** Exercise goal **
Only the closing stretch of the material is wanted: the line containing "LEFT REAR SPEAKER" and every line after it, transcribed exactly.

'''

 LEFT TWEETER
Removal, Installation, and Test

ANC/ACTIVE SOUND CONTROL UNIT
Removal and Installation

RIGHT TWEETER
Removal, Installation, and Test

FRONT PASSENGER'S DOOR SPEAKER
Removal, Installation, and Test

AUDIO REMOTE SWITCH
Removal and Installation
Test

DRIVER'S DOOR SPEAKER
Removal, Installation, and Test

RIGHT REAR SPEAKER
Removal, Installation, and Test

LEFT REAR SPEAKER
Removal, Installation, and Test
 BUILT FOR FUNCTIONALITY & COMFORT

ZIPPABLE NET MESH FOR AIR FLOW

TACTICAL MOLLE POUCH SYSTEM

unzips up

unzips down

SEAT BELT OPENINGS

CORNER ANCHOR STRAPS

'''

** Task output **
LEFT REAR SPEAKER
Removal, Installation, and Test
 BUILT FOR FUNCTIONALITY & COMFORT

ZIPPABLE NET MESH FOR AIR FLOW

TACTICAL MOLLE POUCH SYSTEM

unzips up

unzips down

SEAT BELT OPENINGS

CORNER ANCHOR STRAPS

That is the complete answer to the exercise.